The late-night airing of the Super Bowl might lead to UK-based fans of American football taking the next day off work to catch up on sleep. It could also just be the cold weather causing people to feel ill. Either way, it means employers should be aware of how to manage unauthorised absence at this time of year.


As with any other absence case, managers should always follow their sickness absence procedure and not act in haste. Employees have to be treated fairly in order to avoid potential employment tribunal cases.


Most cases of sickness absence will be genuine, so after recording the start date, finish date and reason for absence, no further action is usually needed unless a trigger point is met.


However, with suspected non-genuine absence, the manager should first identify and assess their evidence for believing this. Some employees may have a track record of frequent short-term absences, especially around sporting events or on Monday mornings.


If the evidence is from an eyewitness or social media, managers have to assess whether the source is reliable.

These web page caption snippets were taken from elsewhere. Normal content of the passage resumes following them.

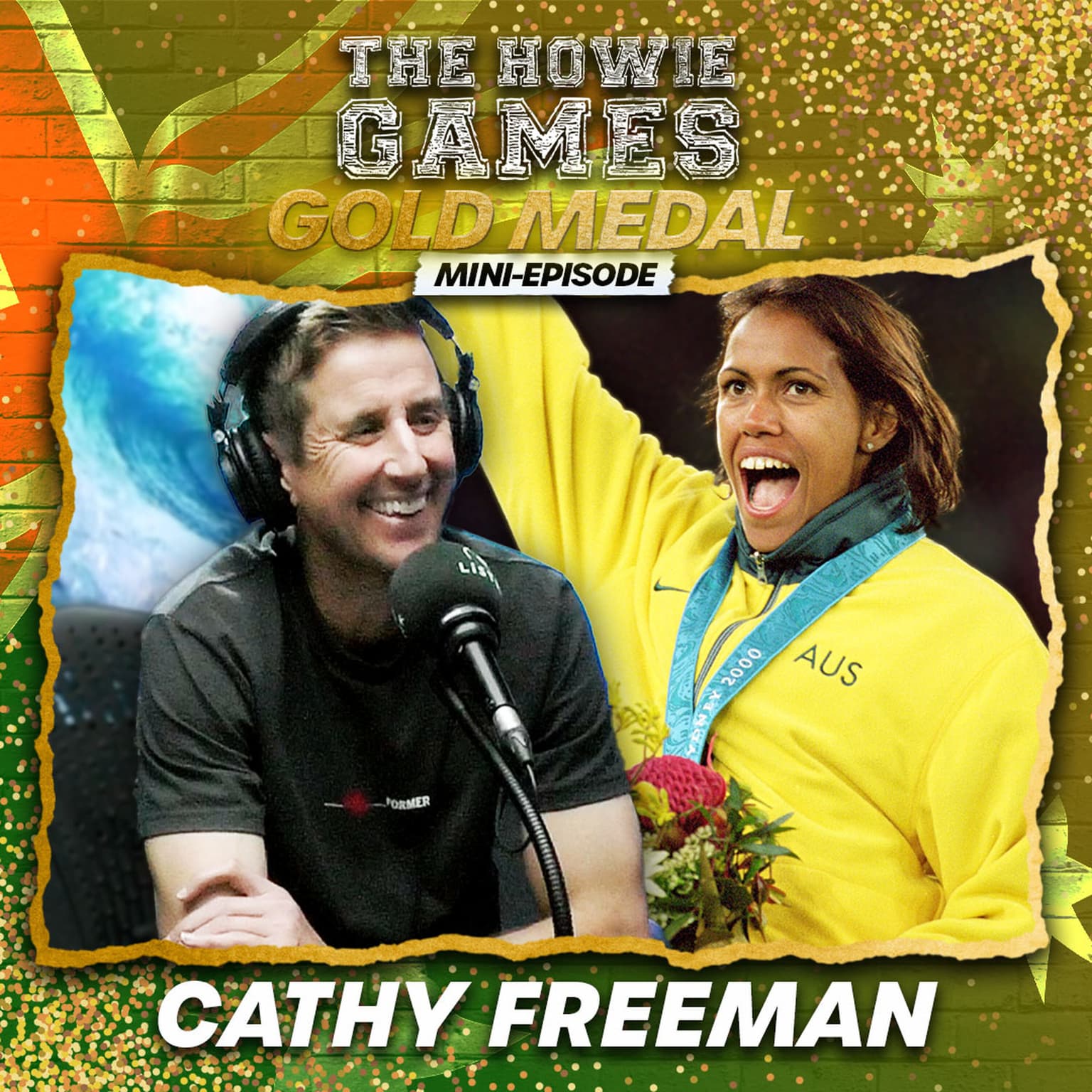 🥇 Gold Medal Mini: Cathy Freeman artwork
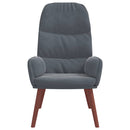 vidaXL sötétszürke bársony pihenőszék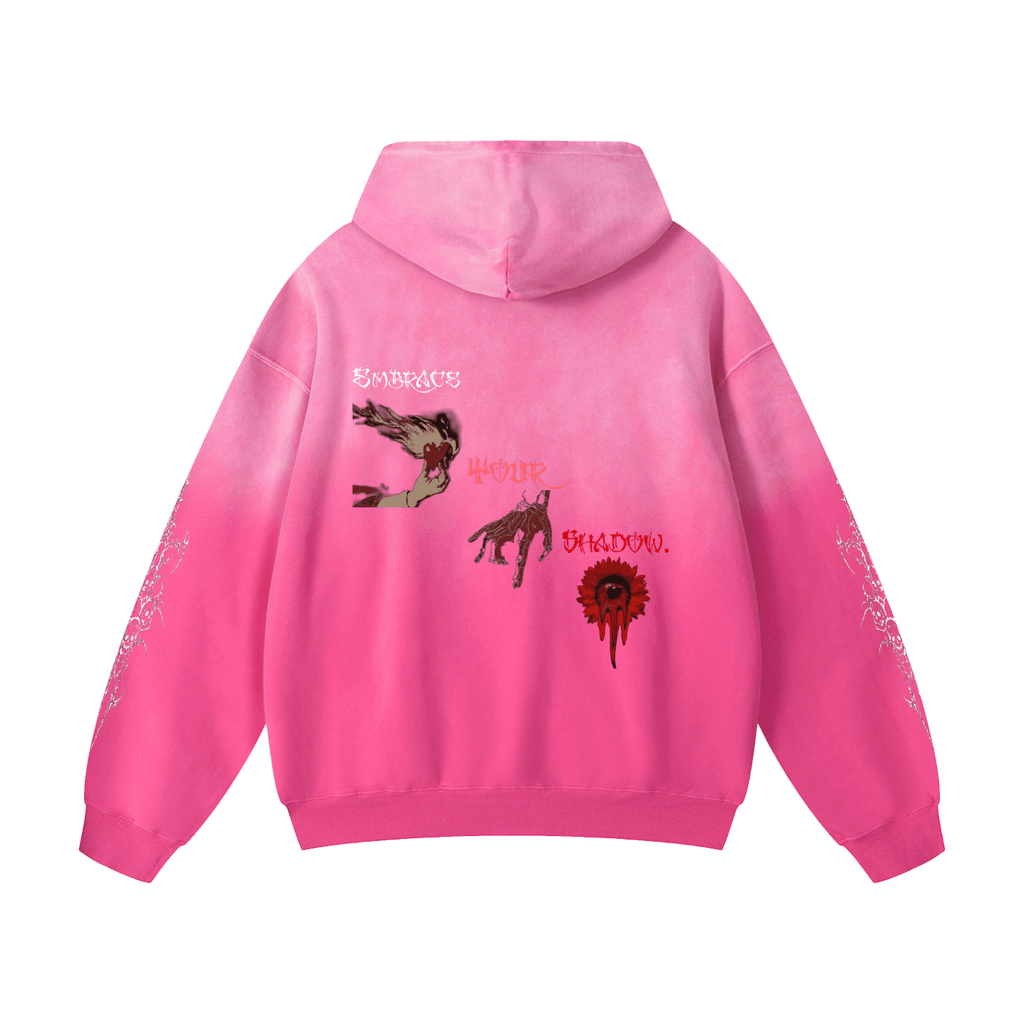 These Eyes Sunfade Oversized Hoodie - The Shadow Archive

For example, if the employee was seen drunk in a pub by a fellow employee, the manager should consider whether they have a positive relationship with that person.


If there is no outstanding evidence, then the manager will have to investigate further. Remember that every period of absence should be followed by a return-to-work interview, no matter how insignificant it might seem. It will let the employee give their explanation so the manager can then review the evidence.


If the investigatory manager believes there is evidence that the absence is not genuine then this may be a conduct issue which could lead to disciplinary action.